Find the Light (() literally Hero-Sword-Youth) is a 2003 TVB historical costume drama, set in the Qing dynasty. Consisting of 20 episodes, it was broadcast from September 8, 2003 to October 3, 2003, in the prime 8:00 to 9:00 pm weekday slot. The theme song was sung by Francis Yip.

The series uses dramatic irony in its telling, the two main protagonists being based on historical figures.

Plot
Following its humiliation in the First and Second Opium Wars Qing China attempts to modernise its military, part of this modernisation being the belated creation of a modern military academy. Despite secretly being a revolutionary Chan Do Yeung (Damian Lau) is chosen to be principal of the academy and agrees, on the proviso that he be allowed to admit Han students.

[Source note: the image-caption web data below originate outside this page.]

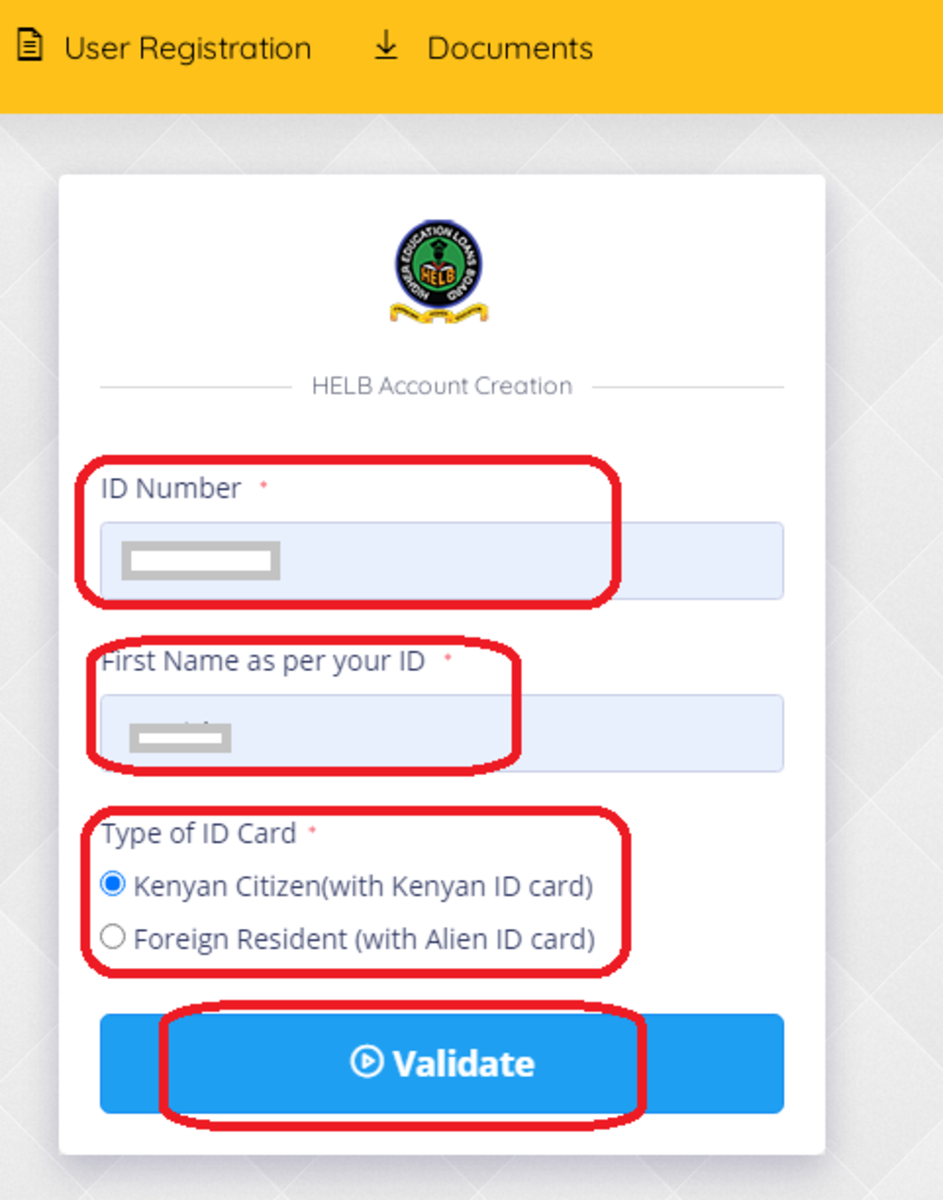 How to register on Helb Portal
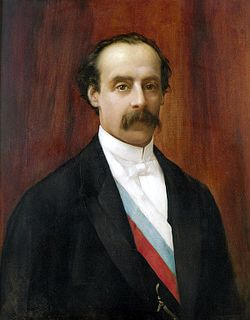 José Manuel Balmaceda Chilean politician and President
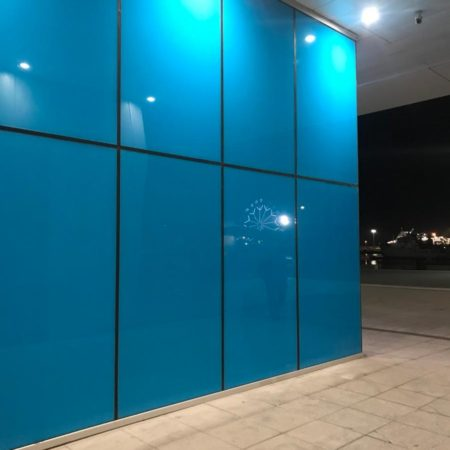 cristales azules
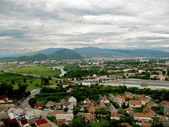 View on Mukachevo town — Stock Photo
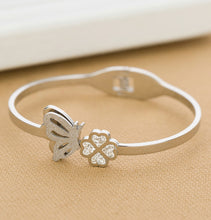Butterfly and Flower Decorated Bracelet for Women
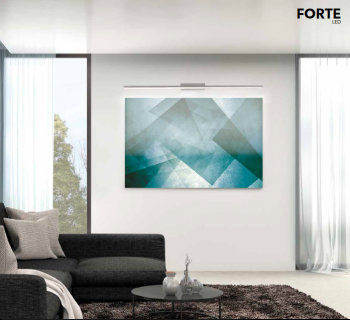 Forte Small Chrome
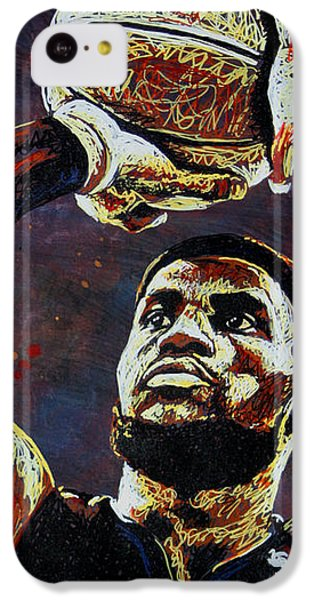 Lebron James iPhone 5c Case - Lebron James Mvp by Maria Arango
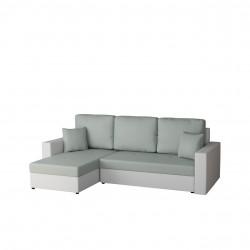 Rohová sedacia súprava Picanto Lux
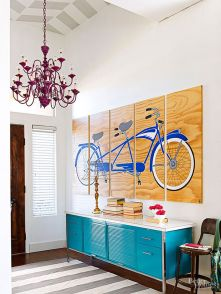 Cool decorating ideas for large living room wall 29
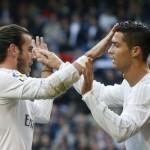 Can Real Madrid stars put egos aside? / Image via mirror.co.uk
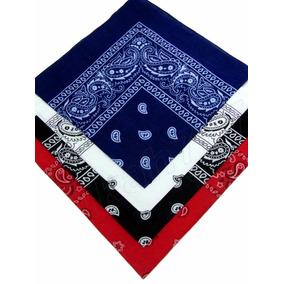 Kit 4 Bandana Preto Vermelha Branco Azul Escuro Ref 239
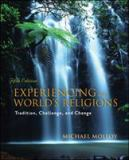 Experiencing the World's Religions 9780073407500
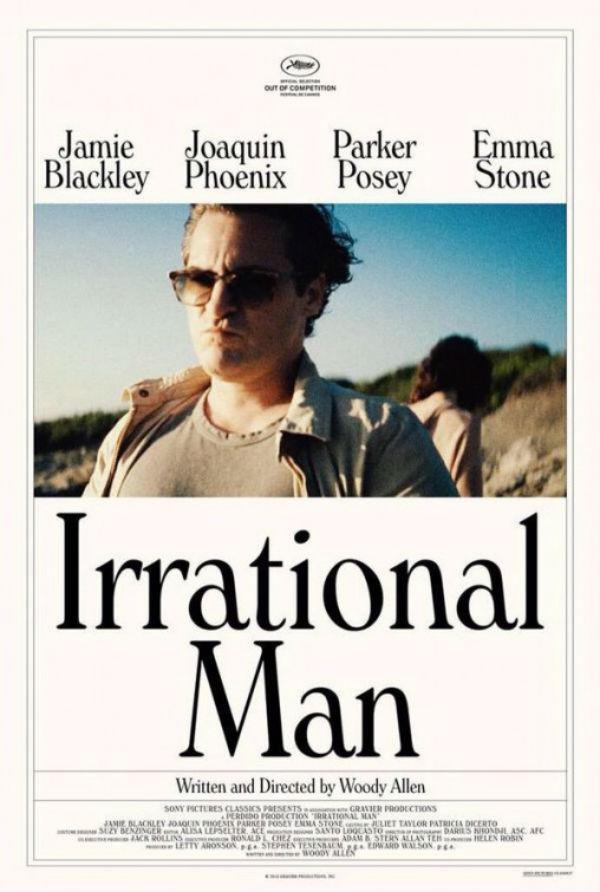 O-Homem-Irracional-poster
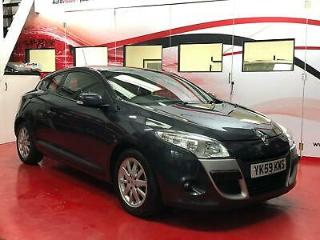 Renault Megane 1.6 110bhp Expression * FINANCE AVAILABLE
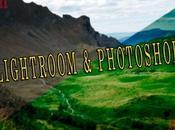 Reason Should Lightroom Photoshop Photography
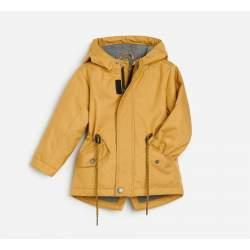 Reserved coat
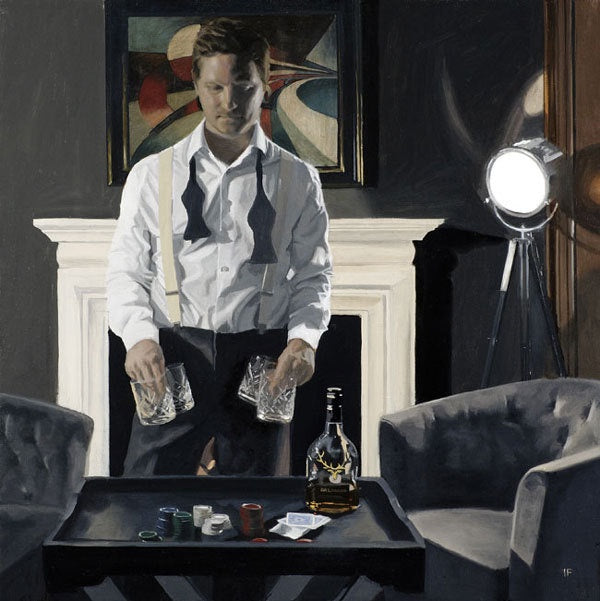 Poker Night : Iain Faulkner - Have It Framed Edinburgh Picture Framer
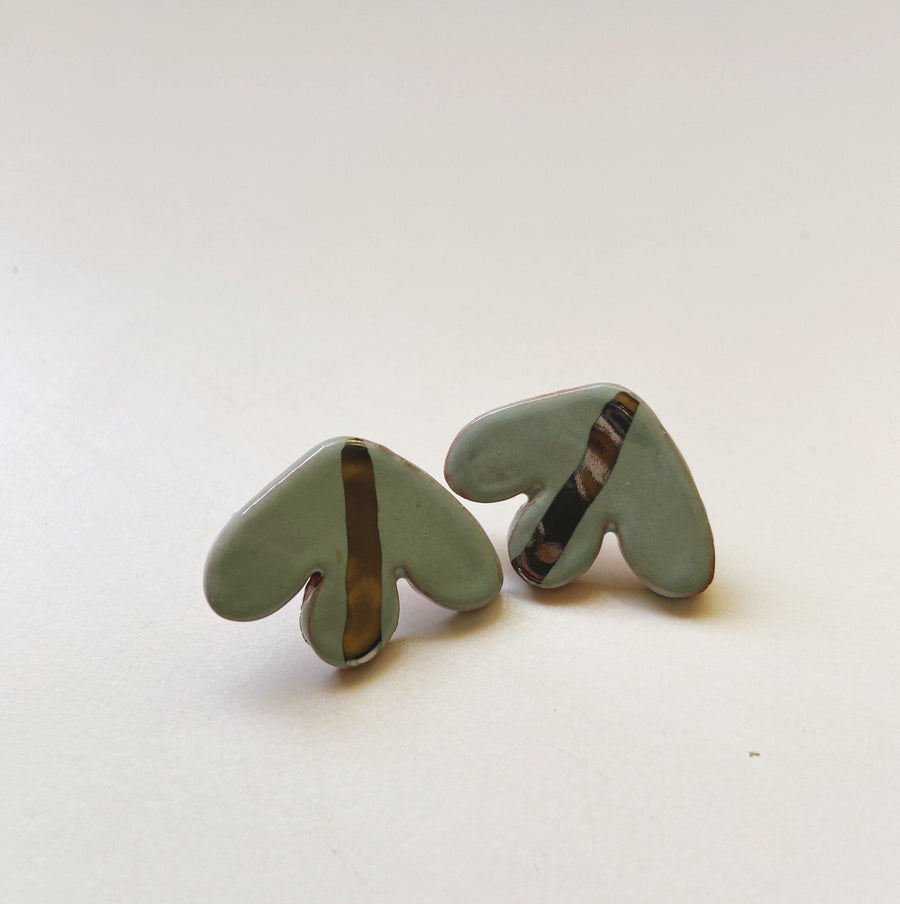 jade and silver abstract studs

Among the first intake of students are a scion of a noble family Tam Chi Tung (Bosco Wong) and  a commoner Wong Ng (Ron Ng), despite their differences the two become bosom friends. Also amongst the students is Cheuk Lan (Shirley Yeung), a princess belonging to a cadet branch of the ruling family. Cheuk Lan's father is Sok Yi Suen (Lau Kong) with ultimate responsibility for the academy, believing that the Empire is a Manchu one, he orders his followers in the academy to make things as hard as possible for the Han students with the aim of failing them. Chan Do Yeung however takes an interest in Wong, who is the son of a deceased friend, and accepts him as a formal disciple, he stumbles though with Wong's training, for although possessing great strength Wong finds it impossible to use his strength in combat.

Initially at odds with one another Wong and Cheuk Lan fall in love, however he is unable to graduate from the academy, and instead becomes a caravan guard.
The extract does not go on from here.